The main difference between a business that is doing well and one that is doing great is that the latter thrives off of the right decision making that is backed by data.

By the end of the article you’ll know what eCommerce analytic metrics are important to keep track of in order to provide sustainable and long-term growth for your DTC eCommerce business. If you meet one of the following criteria then this is for you:

  • Your business is growing and you need to start to actively measure your performance KPIs
    You have successfully launched your brand & revenue is growing, however, you have no clue what screws to skew in order to maintain or even accelerate that growth.
  • You already measure core metrics, but you feel like that you are not hitting the right “point” yet
    So many businesses out there, focus on metrics that have nothing to do with the growth of their eCommerce business, make sure you are not one of them.
  • You want to find actionable insights within your data to skyrocket your growth and marketing success
    You have access to so much data at hand, it is difficult to find the right KPIs that actually move the needle. Know how to find and actively improve those metrics.

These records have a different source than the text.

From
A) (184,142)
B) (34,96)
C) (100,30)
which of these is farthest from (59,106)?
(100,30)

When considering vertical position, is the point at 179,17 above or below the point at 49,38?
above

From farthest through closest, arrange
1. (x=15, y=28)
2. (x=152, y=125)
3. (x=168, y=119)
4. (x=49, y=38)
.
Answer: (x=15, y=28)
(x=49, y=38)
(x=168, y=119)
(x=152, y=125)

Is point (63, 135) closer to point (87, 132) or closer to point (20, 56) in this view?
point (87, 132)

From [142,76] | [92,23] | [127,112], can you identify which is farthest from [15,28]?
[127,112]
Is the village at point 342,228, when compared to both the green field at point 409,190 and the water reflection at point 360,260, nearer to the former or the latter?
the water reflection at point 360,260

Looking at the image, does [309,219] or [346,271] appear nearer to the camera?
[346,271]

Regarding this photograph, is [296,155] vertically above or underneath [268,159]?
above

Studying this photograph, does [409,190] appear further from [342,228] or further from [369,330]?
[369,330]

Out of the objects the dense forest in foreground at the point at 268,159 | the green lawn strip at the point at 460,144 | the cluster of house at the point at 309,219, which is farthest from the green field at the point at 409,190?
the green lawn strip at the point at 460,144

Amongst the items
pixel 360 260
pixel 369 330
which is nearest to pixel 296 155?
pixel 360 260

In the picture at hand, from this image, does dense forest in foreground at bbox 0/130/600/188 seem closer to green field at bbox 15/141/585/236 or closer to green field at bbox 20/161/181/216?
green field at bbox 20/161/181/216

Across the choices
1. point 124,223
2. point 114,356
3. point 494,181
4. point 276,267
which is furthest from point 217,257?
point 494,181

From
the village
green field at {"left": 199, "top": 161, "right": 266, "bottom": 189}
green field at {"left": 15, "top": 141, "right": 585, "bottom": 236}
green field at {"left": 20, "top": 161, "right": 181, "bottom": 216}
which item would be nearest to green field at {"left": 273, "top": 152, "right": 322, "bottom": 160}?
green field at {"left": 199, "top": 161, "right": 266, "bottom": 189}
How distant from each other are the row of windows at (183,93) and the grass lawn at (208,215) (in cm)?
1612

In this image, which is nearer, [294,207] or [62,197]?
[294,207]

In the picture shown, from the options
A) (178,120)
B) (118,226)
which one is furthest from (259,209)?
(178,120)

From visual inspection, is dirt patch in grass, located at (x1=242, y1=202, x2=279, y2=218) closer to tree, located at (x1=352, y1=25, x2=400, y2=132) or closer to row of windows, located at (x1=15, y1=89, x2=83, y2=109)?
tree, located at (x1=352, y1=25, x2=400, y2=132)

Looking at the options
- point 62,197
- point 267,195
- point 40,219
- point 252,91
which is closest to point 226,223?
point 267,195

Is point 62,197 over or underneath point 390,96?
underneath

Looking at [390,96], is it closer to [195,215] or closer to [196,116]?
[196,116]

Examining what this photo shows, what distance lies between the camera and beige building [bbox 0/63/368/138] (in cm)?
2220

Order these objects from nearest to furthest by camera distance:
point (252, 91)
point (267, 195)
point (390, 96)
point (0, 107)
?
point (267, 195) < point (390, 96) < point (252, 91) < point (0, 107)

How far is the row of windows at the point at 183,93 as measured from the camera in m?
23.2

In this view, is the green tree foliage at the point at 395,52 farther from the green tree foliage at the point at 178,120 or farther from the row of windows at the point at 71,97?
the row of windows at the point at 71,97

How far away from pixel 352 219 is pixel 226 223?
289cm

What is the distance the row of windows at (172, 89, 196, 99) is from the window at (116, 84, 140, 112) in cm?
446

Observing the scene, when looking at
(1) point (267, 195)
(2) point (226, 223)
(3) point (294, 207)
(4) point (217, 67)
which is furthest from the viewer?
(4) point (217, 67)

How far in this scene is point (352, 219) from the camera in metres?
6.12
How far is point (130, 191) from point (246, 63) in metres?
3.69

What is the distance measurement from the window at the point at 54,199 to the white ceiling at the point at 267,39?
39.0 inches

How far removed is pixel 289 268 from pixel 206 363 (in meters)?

From the difference between metrics and KPIs to the the different cohorts of your audience up to Google Analytics Best Practices, we are going to cover everything you need to know in order to stay in on top of your data & make sure you take the right decisions that lead to the long term success of your business and marketing campaigns. 

Let’s dive into the difference between metrics and KPIs and if you feel like you don’t want to read the whole article (although you should! ☝🏻), feel free to skip ahead…

Skip ahead 👇

  1. Metrics vs. KPIs
  2. There’s no such things as a a good KPIs
  3. Different cohorts of your audience: Finding growth through data
  4. Which KPIs to track for which cohort
  5. Google Analytics Best Practices
  6. Google Analytics Common Mistakes

Metrics vs. KPIs

Before we go into what metrics to keep track of for your eCommerce brand and how to go about analysing them when it comes to Google Analytics, what ARE metrics? And why do some people call them KPIs? Are they synonyms or do they actually mean something completely different.

What is a metric?

A metric is a quantifiable, consistently defined measurement of performance. Commonly known metrics can range from creative performance metrics like click-through rates to website performance metrics like conversion rate or average order value.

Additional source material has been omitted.